Though many of the itinerant preachers among the Wesleyan Methodists, commence their career with few other attainments than those of a purely religious nature, yet most of them soon rise to literary eminence. The itinerants are selected from among the local preachers, and many of these are men of parts as well as piety. If an uneducated man, therefore, did not possess very

superior natural abilities, he could not attain to that distinction among his brethren, which is necessary to obtain an appointment to a more extensive field of action. This man is put under the care of a senior, who superintends his studies, and his progress in learning is astonishing; hence it is, that a youth, taken from the ploughtail, soon rises superior to his calumniators.

The societies of the sectaries are so constituted, that all the talent they possess is called into action; and the most honourable and lucrative situations among them are at the command of superior abilities; here is a stimulus to exertion! The church is the reverse of all this. It is become proverbial, and certainly has much truth in it, that a gentleman who has several sons, will select the greatest dunce and send him to college to make him a parson. Great abilities are not necessary to secure the best situations in the church. Reading and writing are sufficient to qualify a man to discharge clerical duties. To obtain a living, he must dance attendance on patrons; and to obtain a bishopric, let him "preach before royalty." Where is the wonder, when these things are considered, that the conventicle should possess more literature than the church?

66

"Men in general," says Mr. Wesley, are under a great mistake with regard to what is called the learned world. They do not know, they cannot easily imagine, how little learning there is among them. I do not speak of abstruse learning, but what all divines, at least of any note, are supposed to have, namely, the knowledge. of the tongues, at least, Latin, Greek, and Hebrew, and of the common arts and sciences.

"How few men of learning, so called, understand Hebrew, even so far as to read a plain chapter in Genesis! Nay, how few understand Greek! Make an easy experiment. Desire that grave man who is urging this objection, only to tell you the English of the first paragraph that occurs in one of Plato's Dialogues. I am afraid we may go farther still. How few understand Latin! Give one of them an epistle of Tully, and see how readily he will explain it without

his dictionary. If he can hobble through that, 'tis odds but a Georgic in Virgil, or a Satire of Persius sets him fast.

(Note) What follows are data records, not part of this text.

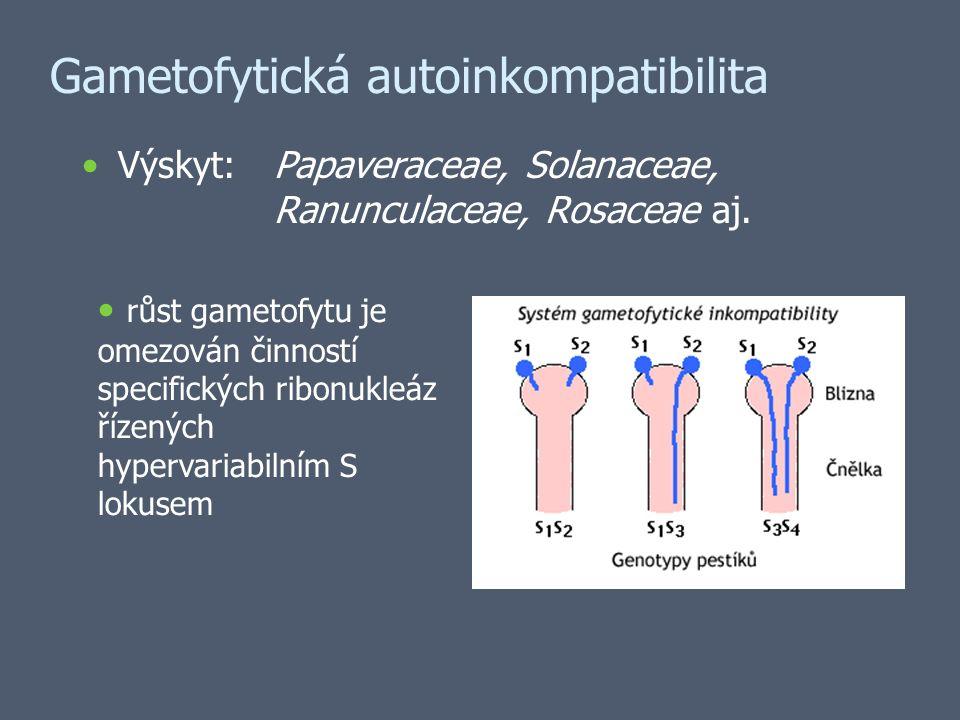 Gametofytická autoinkompatibilita Výskyt:Papaveraceae, Solanaceae, Ranunculaceae, Rosaceae aj.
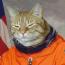 avatar_tomnd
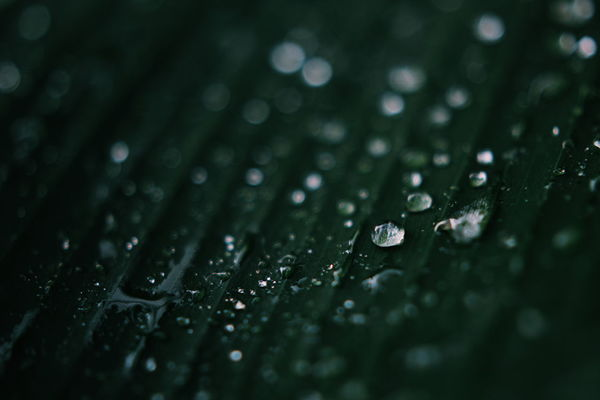 Canon Canonasia Canonphotography Canon_official Natgeo Nature Nature_collection Nature Photography Naturelovers Green Waterdroplets Raindrops EyeEm Malaysia Tpppfeature VSCO عرفانphoto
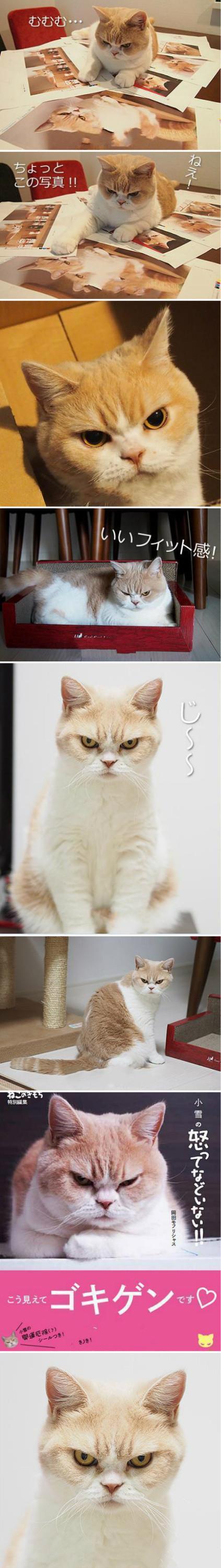 它叫koyuki,中文名小雪,今年7岁,女孩儿。你看它满脸的愤怒,其实它并没有生气,只是天生一副怒颜和那杀气十足的眼神。最近还出了本书,叫《小雪并没有生气》。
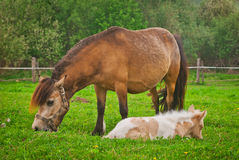Mare with a foal Stock Images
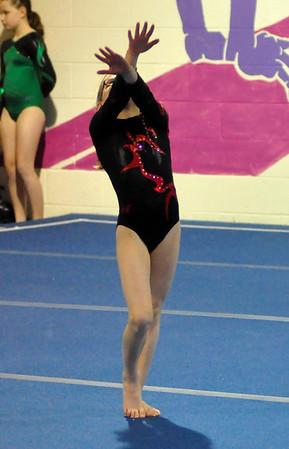 gymnastics 1-8-11-017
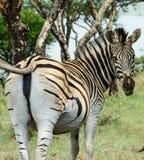 Female Zebra Stock Photos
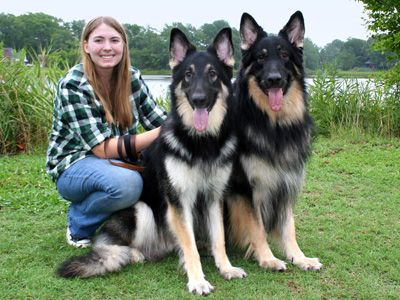 Shiloh Shepherds, bigger than German Shepherds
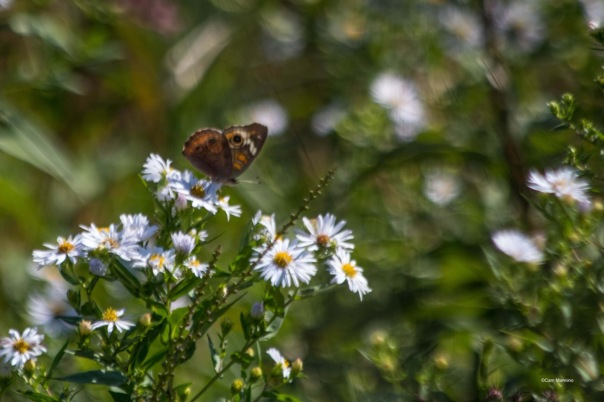 common-buckeye-butterfly-bc-1
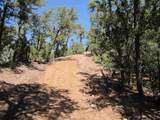 71 Apache Canyon Trail - Photo 35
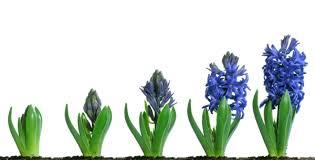 Ankota_Home_Care_blog_-_growth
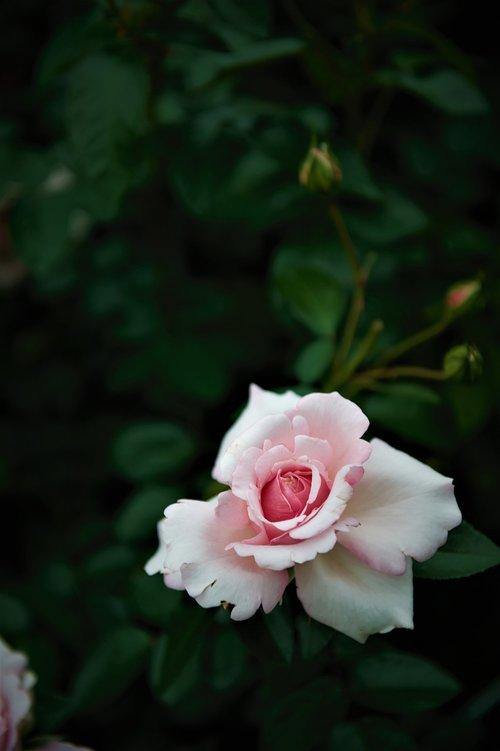 rose  flowers  their status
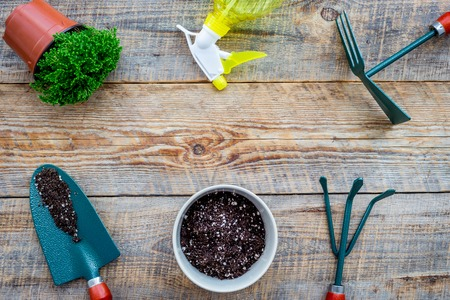 Planting flowers. Gardening tools and pots with soil on wooden background top view copyspace 版權商用圖片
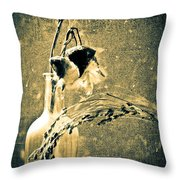 Milk Weed And Hay Throw Pillow by Bob Orsillo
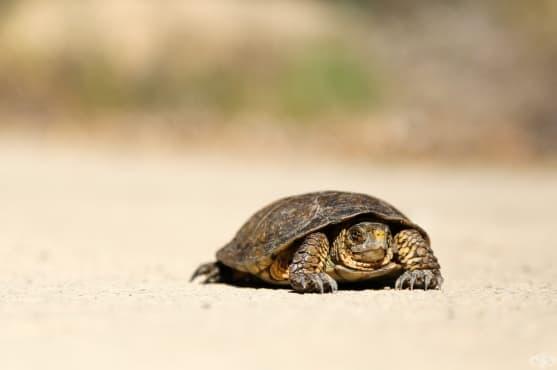 Притча: избирам да съм щастлива костенурка - изображение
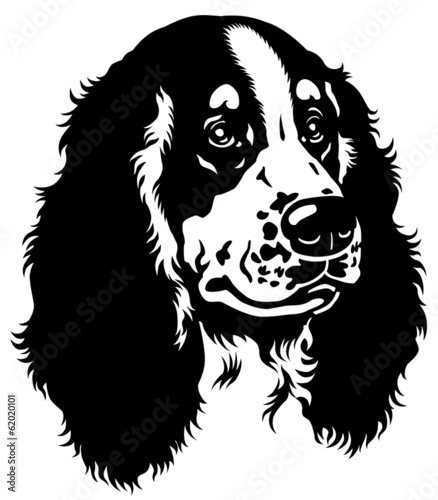 spaniel head black white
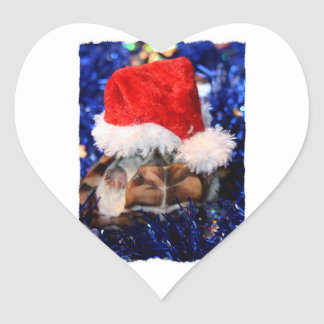 Tortue de musc Razorbacked chapeau de Père Noël a Autocollants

"And with regard to the arts and sciences, how few understand so much as the general principles of Logic! Can one in ten of the clergy, or of the masters of arts in either university, when an argument is brought, tell you even the mood and figure wherein it is proposed, or complete an Enthymeme? Can one in ten of them demonstrate a problem or theorem in Euclid's Elements? or define the common terms used in Metaphysics? or intelligibly explain the first principles of it? Why then will they pretend to that learning, which they are conscious to themselves they have not?”*

As to any display of learning by the clergy in public prayer, that is out of the question: all the learning exhibited, is a bare ability to read. And as to the liturgy itself, however it may be admired for the devotional spirit which runs through it, no man of taste will commit himself so far as to affect to applaud it for the elegance of its composition. Numerous examples of vulgarity might be given. Churchmen supplicate victory over the great enemy of their salvation, in such terms as these: "Beat down Satan under our feet." Had these words not been in the liturgy, and had a Methodist preacher used them in the meeting, it would soon have been published in the newspapers, that "an enthusiast, in the heat of his devotions, conceived of the supreme Being as engaged in pugilistic warfare with his sable majesty, and piously besought the Almighty to knock the devil down."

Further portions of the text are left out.